Make sure you check all of your school-owned instruments before letting kids play them.
I feel dumb even typing this for public consumption. I stupidly assumed that instruments were left in working order in the summer before I was hired. False. I found a bari sax mouthpiece that looked like this...
I also found a baritone whose valves were so stuck that no amount of my work could get them loose and a different bari sax that was missing a spring and a key guard on the low C key.
Don't assume that your students know anything in your first year.
...especially the older they are when you start. I know that the elementary band director who has them for two years before they come to the middle school teaches them appropriate terminology but a lot of 8th graders claim that they have never heard of dynamics, articulation, or the difference between B-flat and B-natural. If I had a nickle for every time I had either of these two conversations in a band lesson - "What do we call louds and softs in music?" silence... "It rhymes with sch-my-namics?" silence... Or "What note does the E-flat scale start on?" with the response "E?", I would have a lot of nickles. I just have to keep the faith that the 6th graders who will have me for three years will be brilliant!
Remember that the winter concert comes way too soon, especially due to how many days school is not in session in November.
I thought that December was so far away and that as long as I picked easy-ish music we could do 3 pieces for both the 6th Grade Band and 7th & 8th Grade Band. False. Each band is doing 2 pieces and I'm on edge that it's not going to sound like anything but a hot mess. I even had to cut out the B section from one of the 6th Grade Band pieces which makes me sad but was a necessary move. In my district and many in NJ, the kids get off an entire week in the beginning of November - 2 days for the NJ Educators Association convention, in-services for 2 days, and that Wednesday is off as well because it would be dumb to have one day of school. We also had 4 half days that make our normal 15 minutes of rehearsal time cut down to approximately 2 (aka I attempt to have the kids come early but they all forget and less than half the band is there). Then there's Thanksgiving and Black Friday...then December 11th happens. In comparison, the spring concert will be a breeze in terms of prep time. Also in my defense, I didn't know the kids and that plus the above assumptions put us behind the 8-ball.
So those are my three big oopsies thus far. In other world news, my musical went really well!

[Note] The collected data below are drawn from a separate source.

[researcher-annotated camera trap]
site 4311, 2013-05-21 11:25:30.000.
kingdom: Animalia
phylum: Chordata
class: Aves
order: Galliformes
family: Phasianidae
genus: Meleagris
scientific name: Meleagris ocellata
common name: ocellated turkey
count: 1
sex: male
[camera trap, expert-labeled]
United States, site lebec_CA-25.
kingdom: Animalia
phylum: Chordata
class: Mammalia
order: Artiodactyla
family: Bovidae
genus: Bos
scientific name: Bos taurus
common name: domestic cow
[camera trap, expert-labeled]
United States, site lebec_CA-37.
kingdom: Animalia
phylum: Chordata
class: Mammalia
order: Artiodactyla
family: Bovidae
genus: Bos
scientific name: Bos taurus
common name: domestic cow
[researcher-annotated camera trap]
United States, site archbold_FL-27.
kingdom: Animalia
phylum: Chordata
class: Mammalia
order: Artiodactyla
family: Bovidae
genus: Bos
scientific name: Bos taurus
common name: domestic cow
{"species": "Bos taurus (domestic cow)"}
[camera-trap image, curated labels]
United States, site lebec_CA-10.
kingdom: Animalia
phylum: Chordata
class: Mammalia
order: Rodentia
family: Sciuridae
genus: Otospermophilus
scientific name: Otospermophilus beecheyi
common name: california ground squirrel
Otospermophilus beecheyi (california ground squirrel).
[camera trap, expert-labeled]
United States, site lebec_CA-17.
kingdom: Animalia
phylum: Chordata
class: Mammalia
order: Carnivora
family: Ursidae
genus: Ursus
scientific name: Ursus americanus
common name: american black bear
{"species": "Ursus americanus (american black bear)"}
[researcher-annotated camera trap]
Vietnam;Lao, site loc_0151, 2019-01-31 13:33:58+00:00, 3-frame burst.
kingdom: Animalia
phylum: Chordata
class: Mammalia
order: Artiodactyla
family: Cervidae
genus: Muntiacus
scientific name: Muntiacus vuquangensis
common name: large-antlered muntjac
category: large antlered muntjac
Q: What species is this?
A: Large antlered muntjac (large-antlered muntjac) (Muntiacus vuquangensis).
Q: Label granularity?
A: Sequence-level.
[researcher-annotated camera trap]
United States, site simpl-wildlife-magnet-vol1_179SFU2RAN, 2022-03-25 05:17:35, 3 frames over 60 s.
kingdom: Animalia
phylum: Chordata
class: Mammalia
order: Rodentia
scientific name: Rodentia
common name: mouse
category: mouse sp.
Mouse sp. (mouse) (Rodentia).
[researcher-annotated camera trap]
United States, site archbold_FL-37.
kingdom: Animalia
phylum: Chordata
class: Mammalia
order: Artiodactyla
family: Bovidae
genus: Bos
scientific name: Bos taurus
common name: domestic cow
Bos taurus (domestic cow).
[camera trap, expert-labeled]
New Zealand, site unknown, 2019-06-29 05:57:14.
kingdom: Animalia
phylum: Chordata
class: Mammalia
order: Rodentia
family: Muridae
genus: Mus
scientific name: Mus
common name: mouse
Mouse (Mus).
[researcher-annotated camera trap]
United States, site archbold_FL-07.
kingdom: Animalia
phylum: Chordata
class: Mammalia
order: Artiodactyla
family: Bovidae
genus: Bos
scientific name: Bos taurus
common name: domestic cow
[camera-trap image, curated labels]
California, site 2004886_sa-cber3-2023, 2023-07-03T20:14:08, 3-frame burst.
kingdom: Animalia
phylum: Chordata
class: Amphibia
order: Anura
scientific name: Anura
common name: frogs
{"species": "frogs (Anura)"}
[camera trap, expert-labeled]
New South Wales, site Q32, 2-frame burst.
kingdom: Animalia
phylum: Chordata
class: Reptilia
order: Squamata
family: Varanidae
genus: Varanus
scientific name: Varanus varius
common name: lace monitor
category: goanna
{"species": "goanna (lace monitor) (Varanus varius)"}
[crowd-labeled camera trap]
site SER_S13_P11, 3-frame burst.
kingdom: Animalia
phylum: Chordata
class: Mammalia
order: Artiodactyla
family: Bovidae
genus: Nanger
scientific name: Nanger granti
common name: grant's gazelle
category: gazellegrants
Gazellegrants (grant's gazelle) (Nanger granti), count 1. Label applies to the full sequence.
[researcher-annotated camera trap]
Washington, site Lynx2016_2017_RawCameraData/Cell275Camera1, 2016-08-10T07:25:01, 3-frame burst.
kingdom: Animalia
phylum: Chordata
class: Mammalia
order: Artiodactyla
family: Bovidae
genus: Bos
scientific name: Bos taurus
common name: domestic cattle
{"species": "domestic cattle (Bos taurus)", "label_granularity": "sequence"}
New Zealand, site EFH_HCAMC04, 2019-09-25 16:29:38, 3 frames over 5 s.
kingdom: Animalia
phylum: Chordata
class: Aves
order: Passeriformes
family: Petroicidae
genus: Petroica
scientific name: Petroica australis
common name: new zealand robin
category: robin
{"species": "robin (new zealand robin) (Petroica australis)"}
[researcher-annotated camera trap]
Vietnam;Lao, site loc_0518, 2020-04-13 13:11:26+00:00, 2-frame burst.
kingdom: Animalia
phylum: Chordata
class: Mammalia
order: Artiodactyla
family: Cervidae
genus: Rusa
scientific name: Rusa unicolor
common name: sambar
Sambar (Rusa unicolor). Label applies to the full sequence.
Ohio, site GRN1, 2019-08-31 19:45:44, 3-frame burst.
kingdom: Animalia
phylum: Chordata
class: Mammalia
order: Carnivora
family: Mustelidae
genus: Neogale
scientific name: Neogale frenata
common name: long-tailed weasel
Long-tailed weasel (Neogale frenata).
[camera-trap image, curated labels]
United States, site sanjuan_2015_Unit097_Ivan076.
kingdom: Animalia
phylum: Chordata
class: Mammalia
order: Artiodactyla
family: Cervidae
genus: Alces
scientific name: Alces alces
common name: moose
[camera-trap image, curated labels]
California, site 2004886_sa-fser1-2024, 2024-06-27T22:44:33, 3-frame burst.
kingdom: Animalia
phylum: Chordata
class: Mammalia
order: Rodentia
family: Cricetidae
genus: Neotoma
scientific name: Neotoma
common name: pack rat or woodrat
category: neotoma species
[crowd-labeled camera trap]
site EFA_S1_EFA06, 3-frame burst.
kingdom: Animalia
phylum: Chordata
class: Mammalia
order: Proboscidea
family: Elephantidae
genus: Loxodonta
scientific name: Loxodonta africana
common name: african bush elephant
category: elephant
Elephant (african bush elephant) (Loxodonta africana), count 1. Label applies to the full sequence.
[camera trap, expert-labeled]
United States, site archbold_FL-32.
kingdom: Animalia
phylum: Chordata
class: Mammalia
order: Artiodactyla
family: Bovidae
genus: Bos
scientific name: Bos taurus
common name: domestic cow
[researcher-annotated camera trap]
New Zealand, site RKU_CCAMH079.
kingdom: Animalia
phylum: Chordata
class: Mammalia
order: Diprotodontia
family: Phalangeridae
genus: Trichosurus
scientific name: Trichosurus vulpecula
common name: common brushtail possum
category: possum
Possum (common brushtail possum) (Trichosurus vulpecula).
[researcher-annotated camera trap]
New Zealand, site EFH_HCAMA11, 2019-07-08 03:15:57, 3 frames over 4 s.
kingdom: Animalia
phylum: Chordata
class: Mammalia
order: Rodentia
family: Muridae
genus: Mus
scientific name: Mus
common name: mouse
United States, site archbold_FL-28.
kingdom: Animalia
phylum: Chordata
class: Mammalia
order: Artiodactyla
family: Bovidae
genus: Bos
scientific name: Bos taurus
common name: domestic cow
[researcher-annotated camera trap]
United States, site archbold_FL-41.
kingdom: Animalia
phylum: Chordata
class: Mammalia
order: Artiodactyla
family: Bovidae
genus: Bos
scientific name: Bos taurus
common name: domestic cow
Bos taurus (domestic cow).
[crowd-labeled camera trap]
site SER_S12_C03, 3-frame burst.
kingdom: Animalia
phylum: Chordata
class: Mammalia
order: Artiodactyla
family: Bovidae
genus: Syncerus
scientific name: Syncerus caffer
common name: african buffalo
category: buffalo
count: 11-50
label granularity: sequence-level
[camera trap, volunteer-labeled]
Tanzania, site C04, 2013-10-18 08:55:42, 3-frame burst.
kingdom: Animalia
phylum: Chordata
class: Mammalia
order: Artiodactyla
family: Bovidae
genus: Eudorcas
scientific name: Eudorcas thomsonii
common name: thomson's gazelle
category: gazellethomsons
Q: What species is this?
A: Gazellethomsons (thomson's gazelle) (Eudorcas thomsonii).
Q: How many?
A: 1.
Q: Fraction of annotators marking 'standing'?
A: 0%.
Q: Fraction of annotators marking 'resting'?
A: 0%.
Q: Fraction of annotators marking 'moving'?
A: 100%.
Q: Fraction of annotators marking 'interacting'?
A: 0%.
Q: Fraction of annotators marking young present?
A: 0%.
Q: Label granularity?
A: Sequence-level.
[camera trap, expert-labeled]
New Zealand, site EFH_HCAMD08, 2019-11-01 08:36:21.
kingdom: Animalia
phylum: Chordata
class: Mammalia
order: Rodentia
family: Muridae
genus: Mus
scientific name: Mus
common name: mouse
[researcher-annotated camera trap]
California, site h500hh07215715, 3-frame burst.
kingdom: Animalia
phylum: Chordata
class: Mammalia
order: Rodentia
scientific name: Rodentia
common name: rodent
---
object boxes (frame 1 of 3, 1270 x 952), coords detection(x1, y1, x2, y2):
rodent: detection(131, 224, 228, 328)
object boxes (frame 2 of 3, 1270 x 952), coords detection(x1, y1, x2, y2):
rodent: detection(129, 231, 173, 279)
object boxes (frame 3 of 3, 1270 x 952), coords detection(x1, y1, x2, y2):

There are many things that I will do differently next year, but for my first time doing a musical (I'm totally not counting the 3-5th grade musical I did last year because there were no scene changes, no blocking, and the dances were confined to stepping in place and moving arms) it went well. My choreography was surprisingly not bad, the staging worked, and the kids had good diction and sang at a healthy volume. I'm already looking forward to next year and so are the kids, so that's a sign I did something right! For now, I will enjoy being home at a reasonable hour and not being stressed constantly...that is to say I won't be stressed unless I think about my concert. : )
To close, I want to repost a status I wrote about 2 weeks ago.
I remember junior year when I thought I was on the struggle bus during student teaching. Then senior year was super stressful and my first year of teaching was so busy and I felt unprepared for life. Comparatively those things seem like nothing to how busy and stressed I have been this year. But through everything, I've survived! It puts things in perspective when you think back on what (at the time) were the "hardest" moments of your life and see that now you're doing way more and kicking butt doing it. Exhausted but grateful.